Statement from Transportation Alternatives after Person Killed on a Bike in Bronx Bus Crash
There is no protected east-west connection for bike riders in the South Bronx.
15,000 residents in the Bronx commute by bike.
City Council District 17, where the crash occurred, ranks 3rd citywide for serious injuries and traffic fatalities according to Spatial Equity NYC.
THE BRONX, NY — An MTA bus struck and killed a 57-year-old man on a bike at the intersection of 149th Street and Brook Avenue in Mott Haven.
149th Street is a Vision Zero Priority Corridor and truck route, but despite a 2020 redesign, the street is still missing critical safety infrastructure. There’s no bike lane, no daylighting, no raised crosswalks or curb extensions. On average, one New Yorker has been seriously injured on 149th Street every month for the past three years. Just a block away, 26-year-old Jose Angel Victoriano was killed while riding a bike in 2022.

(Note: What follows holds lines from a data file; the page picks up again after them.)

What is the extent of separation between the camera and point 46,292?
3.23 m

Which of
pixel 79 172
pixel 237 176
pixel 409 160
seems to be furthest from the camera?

There is no protected east-west connection for bike riders in the South Bronx. There’s a paint-only bike lane half a mile south or sharrows a mile north – neither of which provide true protection to bike riders.
Statement from Transportation Alternatives Executive Director Ben Furnas:
"We are devastated to learn that a bike rider was killed in the Bronx. Our thoughts are with their family, friends, and entire community.”
“New York can do so much more to protect people on bikes and support bus drivers. Bus drivers in the five boroughs face impossible conditions, and they need protected bus lanes, boarding islands, and re-timed lights. Bike riders have no safe way to travel in the South Bronx, where they’ve been abandoned without a safe east-west connection. A high-quality network of protected bike lanes make streets safer for everyone – helping bus drivers safely do their jobs while protecting pedestrians and people on bikes. Designing streets without infrastructure for bikes forces giant buses with limited visibility to share space with vulnerable people on bikes – it’s a dangerous, and too often, deadly, combination.”
“The Adams Administration is failing to build out a high-quality network of protected bike lanes, as required by law under the streets master plan. Missing these deadlines isn’t just inconvenient and illegal – it’s deadly.”
Statement from Kevin Daloia, a longtime Bronx Activist:
“There’s a ghost bike on 149th and Saint Ann’s, 149th and Brook, Brook and 141st, and it looks like there’s another one needed at Brook and 149th. I've personally installed a dozen ghost bikes with a mile of this spot alone. This is a crisis – and the Bronx deserves better from its leaders.”